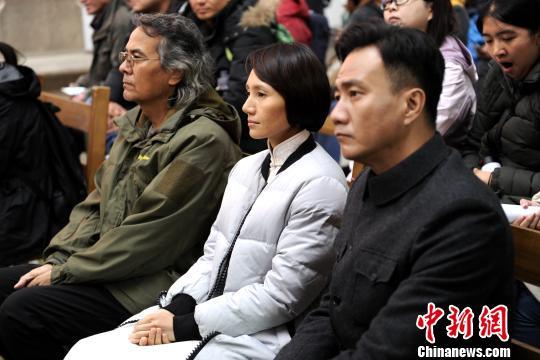 图为主演胡军、袁泉,导演西尔扎提・牙合甫等在首镜仪式现场。 田进 摄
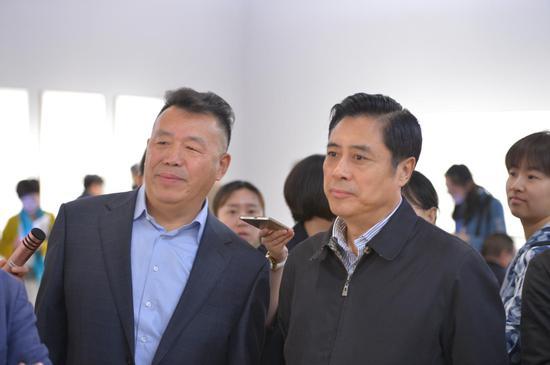 艺术家李岗与文化部副部长董伟观展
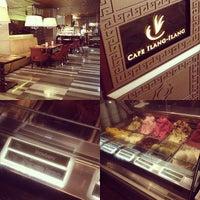 3/23/2013 tarihinde Arkin C.ziyaretçi tarafından Cafe Ilang-Ilang'de çekilen fotoğraf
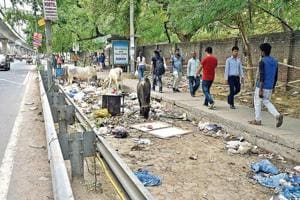 Encroachments, debris and garbage take over cycling track on Delhi's MGRoad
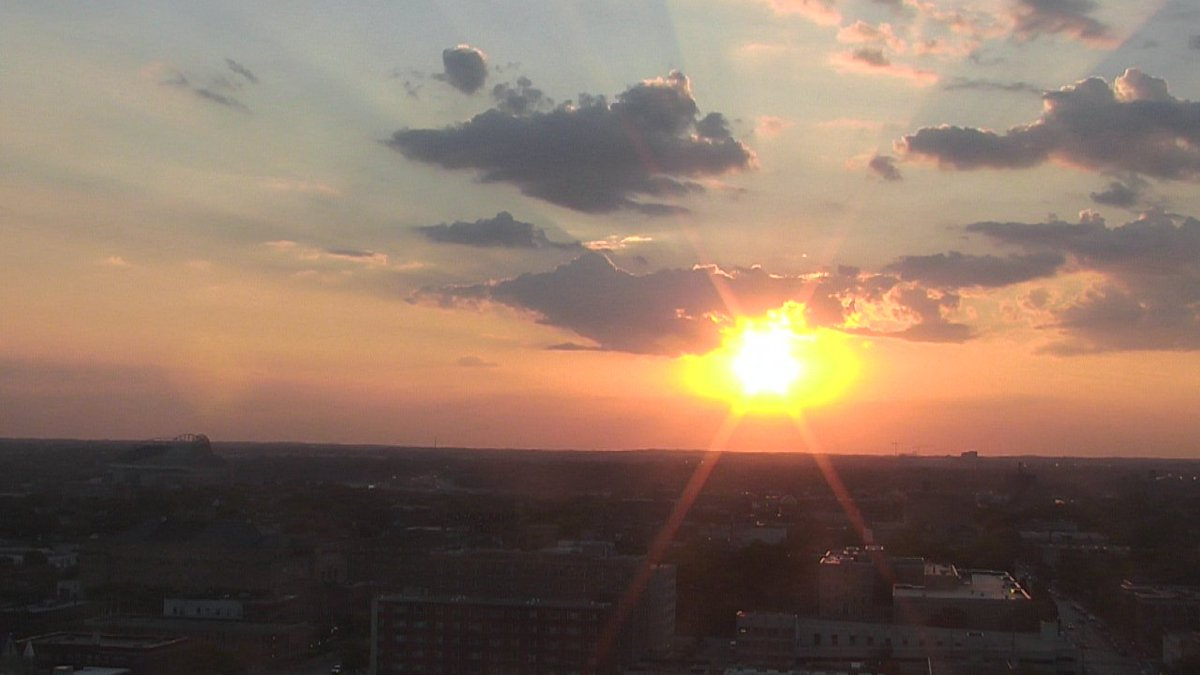 Spectacular sunset tonight in  #Milwaukee, #Wisconsin. Sunset time is 6:43 tonight. <br>http://pic.twitter.com/VPQDG3zFbE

§

• PROBLEM STATEMENT
An exact copy of the lines from the line containing "3/23/2013 tarihinde Arkin" through the final line of the listing, without pictures, is the expected result.

• EXPECTED ANSWER
 3/23/2013 tarihinde Arkin C.ziyaretçi tarafından Cafe Ilang-Ilang'de çekilen fotoğraf
 Encroachments, debris and garbage take over cycling track on Delhi's MGRoad
 Spectacular sunset tonight in  #Milwaukee, #Wisconsin. Sunset time is 6:43 tonight. <br>http://pic.twitter.com/VPQDG3zFbE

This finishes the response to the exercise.